_EXCERPT TO READ_.

Surprises in Java's Math class
ScalaTest/ScalaCheck has a rather nice little feature. It can boundary check your unit tests. Let's take this code:
import org.scalatest.WordSpec
import org.scalatest.prop.GeneratorDrivenPropertyChecks
import org.scalatest.Matchers
class MyScalaTest extends WordSpec with GeneratorDrivenPropertyChecks with Matchers {
"java.lang.Math.abs" should {
"always return a non-negative value" in {
forAll { x: Int =>
Math.abs(x) should be >= 0
}
}
}
}
It nicely runs the test many times, probing it with different values. Unfortunately, it fails with:
[info] MyScalaTest:
[info] Math.abs
[info] - should always return a non-negative value *** FAILED ***
[info] TestFailedException was thrown during property evaluation.
[info] Message: -2147483648 was not greater than or equal to 0
[info] Location: (MyScalaTest.scala:12)
[info] Occurred when passed generated values (
[info] arg0 = -2147483648
[info] )
What? How could java.lang.Math.abs fail to return a non-negative value? Well, we hit a boundary condition. ScalaCheck is clever enough to try Integer.MIN_VALUE. However, because there are more negative Integers than positive (the range is -231 to 231-1), not all negative integers map to positive ones.
If we are happy with a limited range, we can write:
import org.scalacheck.Gen
.
.
val sensibleRange = Gen.choose(0, 100)
forAll(sensibleRange) {
.
.
to choose numbers inclusive of 0 to 99.

_WHAT YOU ARE ASKED TO DO_.
Write out the post on Java's Math class in full, word for word. The entries that follow have nothing to do with the post on Java's Math class.

_RECORDS SHOWN_.
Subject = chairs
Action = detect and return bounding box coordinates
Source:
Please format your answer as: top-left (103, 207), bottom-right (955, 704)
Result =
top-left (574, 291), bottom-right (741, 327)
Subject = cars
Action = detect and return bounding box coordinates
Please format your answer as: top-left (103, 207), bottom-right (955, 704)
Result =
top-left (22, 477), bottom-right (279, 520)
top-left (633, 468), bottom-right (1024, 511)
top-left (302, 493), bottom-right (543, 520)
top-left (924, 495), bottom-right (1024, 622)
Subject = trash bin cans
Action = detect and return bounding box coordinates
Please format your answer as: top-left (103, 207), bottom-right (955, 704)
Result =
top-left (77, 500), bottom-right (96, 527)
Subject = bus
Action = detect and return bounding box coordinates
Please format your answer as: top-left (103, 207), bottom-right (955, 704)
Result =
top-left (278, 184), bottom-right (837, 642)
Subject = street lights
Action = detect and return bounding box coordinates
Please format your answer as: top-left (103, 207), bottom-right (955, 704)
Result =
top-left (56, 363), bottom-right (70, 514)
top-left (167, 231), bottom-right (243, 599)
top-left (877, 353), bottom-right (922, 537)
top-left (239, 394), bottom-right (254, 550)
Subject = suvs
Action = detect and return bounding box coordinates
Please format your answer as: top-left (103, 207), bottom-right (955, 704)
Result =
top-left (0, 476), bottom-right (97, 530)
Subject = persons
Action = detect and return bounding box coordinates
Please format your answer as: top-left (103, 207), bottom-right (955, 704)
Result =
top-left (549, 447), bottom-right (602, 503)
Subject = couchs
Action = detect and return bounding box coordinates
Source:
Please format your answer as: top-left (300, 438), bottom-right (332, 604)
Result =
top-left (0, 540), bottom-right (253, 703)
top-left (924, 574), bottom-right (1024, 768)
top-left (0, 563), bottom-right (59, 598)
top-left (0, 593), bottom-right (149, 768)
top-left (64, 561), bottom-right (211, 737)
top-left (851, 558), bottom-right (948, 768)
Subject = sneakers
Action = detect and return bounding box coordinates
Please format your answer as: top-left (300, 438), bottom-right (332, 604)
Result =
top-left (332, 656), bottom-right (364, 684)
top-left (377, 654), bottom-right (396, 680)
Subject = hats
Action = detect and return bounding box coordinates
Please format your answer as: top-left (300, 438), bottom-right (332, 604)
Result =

_SOLUTION TO THE EXERCISE_.
Surprises in Java's Math class
ScalaTest/ScalaCheck has a rather nice little feature. It can boundary check your unit tests. Let's take this code:
import org.scalatest.WordSpec
import org.scalatest.prop.GeneratorDrivenPropertyChecks
import org.scalatest.Matchers
class MyScalaTest extends WordSpec with GeneratorDrivenPropertyChecks with Matchers {
"java.lang.Math.abs" should {
"always return a non-negative value" in {
forAll { x: Int =>
Math.abs(x) should be >= 0
}
}
}
}
It nicely runs the test many times, probing it with different values. Unfortunately, it fails with:
[info] MyScalaTest:
[info] Math.abs
[info] - should always return a non-negative value *** FAILED ***
[info] TestFailedException was thrown during property evaluation.
[info] Message: -2147483648 was not greater than or equal to 0
[info] Location: (MyScalaTest.scala:12)
[info] Occurred when passed generated values (
[info] arg0 = -2147483648
[info] )
What? How could java.lang.Math.abs fail to return a non-negative value? Well, we hit a boundary condition. ScalaCheck is clever enough to try Integer.MIN_VALUE. However, because there are more negative Integers than positive (the range is -231 to 231-1), not all negative integers map to positive ones.
If we are happy with a limited range, we can write:
import org.scalacheck.Gen
.
.
val sensibleRange = Gen.choose(0, 100)
forAll(sensibleRange) {
.
.
to choose numbers inclusive of 0 to 99.